トルコ・ロシアのエネルギー合意の反響―ギリシャ不満
2009年08月08日付 Milliyet 紙
トルコとロシアは、エネルギー問題においてトルコを鍵となる国家に位置づけることになる計画に合意した。これに対し、ロシアと別の計画を準備するギリシャは不満を表明。世界のメディアはこの合意を広く取り上げた。
トルコ・ロシア間で一昨日(6日)エネルギー分野について署名された歴史的な合意と諸協定は、「トルコはナブッコ・パイプライン計画を二の次としたのか?」という疑問を呼び起こした。これに対し、アンカラのトルコ政府はそういった憶測を排除するために「トルコの優先事項はナブッコである。トルコのサウス・ストリーム・パイプライン計画への参加もしくは協力は、(ナブッコ計画に対し)問題とはならないない」というメッセージを発した。トルコは、何年もの間、サムスン‐ジェイハン石油パイプライン計画への参加に非協力的であったロシアの翻意を獲得した。
タネル・ユルドゥズ・エネルギー天然資源大臣は、サウス・ストリーム計画に関し当該地域で地震調査を行い、その後決定することを明らかにした。CHP(共和人民党)ガズィアンテプ選出ヤシャル・アーユズ議員は、トルコがロシアと署名した協定と協力合意に関し国家で質問した。

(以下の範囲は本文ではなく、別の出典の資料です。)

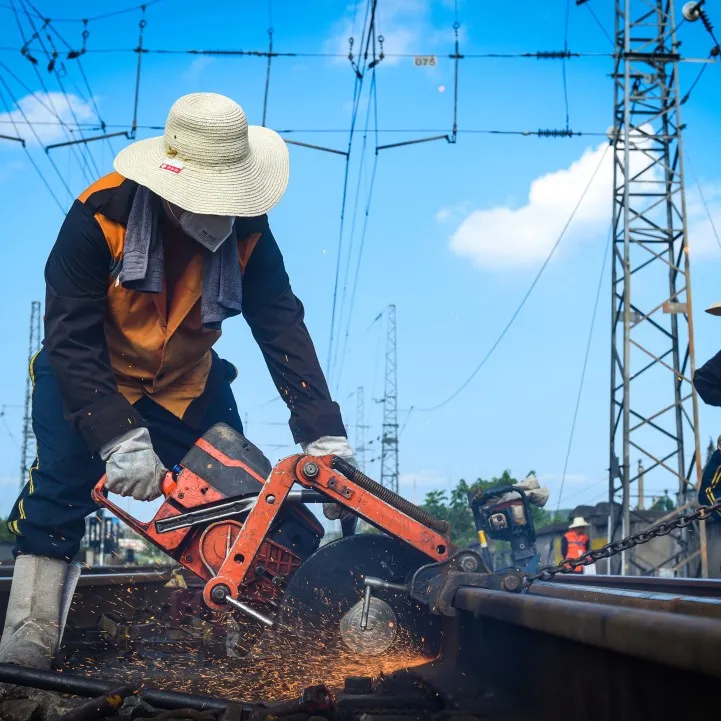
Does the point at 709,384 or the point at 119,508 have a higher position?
the point at 709,384

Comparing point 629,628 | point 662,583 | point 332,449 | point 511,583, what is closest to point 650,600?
point 511,583

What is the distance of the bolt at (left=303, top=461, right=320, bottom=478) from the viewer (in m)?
3.11

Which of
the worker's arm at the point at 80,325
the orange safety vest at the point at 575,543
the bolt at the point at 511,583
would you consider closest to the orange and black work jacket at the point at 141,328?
the worker's arm at the point at 80,325

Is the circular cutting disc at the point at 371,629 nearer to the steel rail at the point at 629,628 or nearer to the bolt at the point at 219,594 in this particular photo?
the bolt at the point at 219,594

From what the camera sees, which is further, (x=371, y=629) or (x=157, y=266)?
(x=157, y=266)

トルコはまた、ロシア側とのエネルギー問題も含む20条に及ぶ包括的な合意にも署名した。これらの展開について、トルコのみならずロシアやヨーロッパでも大きな反響が起こった。これらの展開に最も不満を感じた国はロシアとのエネルギー合意に署名しているギリシャであった。
■ギリシャに衝撃!
アンカラ・モスクワ間でサウス・ストリーム計画が合意に至ったことはギリシャで衝撃を引き起こした。ギリシャの高級紙の1つ、カティメリーニ紙の報道によると、サウス・ストリーム合意によって地域におけるエネルギー地図が「新たな性質を獲得すること」をギリシャ政府は「驚きと不安でもって」受け止めた。同紙によると、ギリシャ政府はこの5年間に2国間で行われたエネルギー輸送計画に関連する多くの話し合いを踏まえ、自国をロシアの「優先的パートナー」であると考えていたため、一昨日の展開に困惑している。
■EUの反応は肯定的
ロシアとの親密さを頼りにアメリカ政府との関係において衝突さえ経験したギリシャは、今回の合意でロシア政府の「重要なパートナー」となり、地域における全ての大規模エネルギー計画に参加しているトルコに、天然ガス供給問題で依存する状態なることについても不満を感じている。
一昨日アンカラ・モスクワ間でサウス・ストリーム問題について結ばれた合意に対するEUの公式の反応は肯定的なものである。EU委員会広報官の1人マーティン・セルマイル氏は、「サウス・ストリーム計画は、進行中のナブッコ計画を補完するものであると評価している」と述べた。EUは、ロシアのウラジミール・プーチン首相がサウス・ストリームをナブッコのライバルと考えているとしても、この見解を「公式には」否定している。しかし、舞台裏ではサウス・ストリーム計画の始動はナブッコ計画に一部で否定的な影響を及ぼす恐れがあるという見解が支配的である。一方でEUとロシアの間での「エネルギー・ゲーム」の最も重要な勝者の一人にトルコが挙げられている。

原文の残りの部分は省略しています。